_解くべき課題_.
掲載文のうち、「3:Asia/Pacific Group on」を含む語句で始まり「9の特別勧告」となっている。」で終わる部分を、一字一句違えずに書き写してください。

注2:Financial Action Task Forceの略。1989年(元年)のアルシュ・サミットにおいて、マネー・ローンダリング対策の推進を目的として設置された国際的な枠組みであり、マネー・ローンダリング及びテロ資金対策に関する国際的な基準の策定及び普及並びに国際協力の推進に指導的な役割を果たしている。17年10月現在、OECD加盟国を中心に31の国・地域及び2国際機関により構成されている。
 3:Asia/Pacific Group on Money Launderingの略。1997年(9年)にタイで開催されたFATF第4回アジア・太平洋マネー・ローンダリング・シンポジウムで設置が決定された国際的な枠組みであり、アジア・太平洋地域内のマネー・ローンダリング及びテロ資金対策に取り組んでいる。18年4月現在、31の国・地域により構成されている。なお、16年7月、我が国はオーストラリアと共に共同議長国となった。
 4:2004年(16年)には、キャッシュ・クーリエ(現金等支払手段の輸出入)に関する項目が追加され、「9の特別勧告」となっている。


〔1〕 我が国の対応
 我が国では、16年12月に国際組織犯罪等・国際テロ対策推進本部において、FATF勧告の実施について盛り込んだ「テロの未然防止に関する行動計画」を決定し、17年11月には、警察庁が同勧告を実施するための法律案を作成するとともに、FIUを金融庁から警察庁に移管することが決定された。
 さらに、18年6月には、顧客等の本人確認、取引記録の保存及び疑わしい取引の届出義務の制度を国家公安委員会・警察庁が主管し、また、従来の金融機関等に加え、宝石・貴金属商、不動産業、弁護士・公認会計士その他の法律・会計の職業的専門家等にも当該義務を課す方向で検討を進めることなどを内容とする「犯罪収益流通防止法案(仮称)の考え方」及び「犯罪収益流通防止法案(仮称)の概要」が、国際組織犯罪等・国際テロ対策推進本部において決定され、犯罪対策閣僚会議に報告された。

_提供情報_.
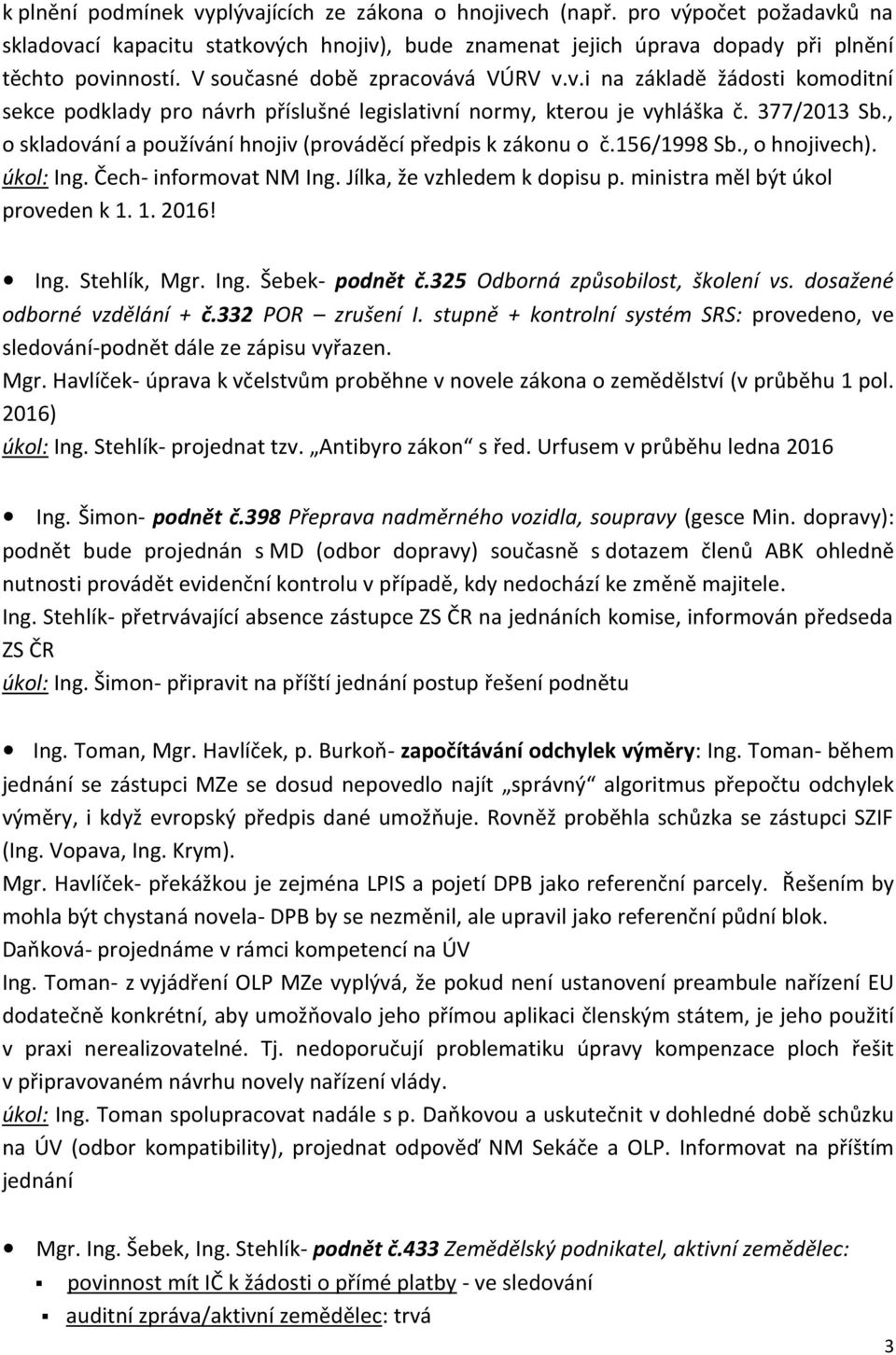 , o skladování a používání hnojiv (prováděcí předpis k zákonu o č.156/1998 Sb., o hnojivech). úkol: Ing. Čech- informovat NM Ing. Jílka, že vzhledem k dopisu p. ministra měl být úkol proveden k 1.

_課題の解答_.
3:Asia/Pacific Group on Money Launderingの略。1997年(9年)にタイで開催されたFATF第4回アジア・太平洋マネー・ローンダリング・シンポジウムで設置が決定された国際的な枠組みであり、アジア・太平洋地域内のマネー・ローンダリング及びテロ資金対策に取り組んでいる。18年4月現在、31の国・地域により構成されている。なお、16年7月、我が国はオーストラリアと共に共同議長国となった。
 4:2004年(16年)には、キャッシュ・クーリエ(現金等支払手段の輸出入)に関する項目が追加され、「9の特別勧告」となっている。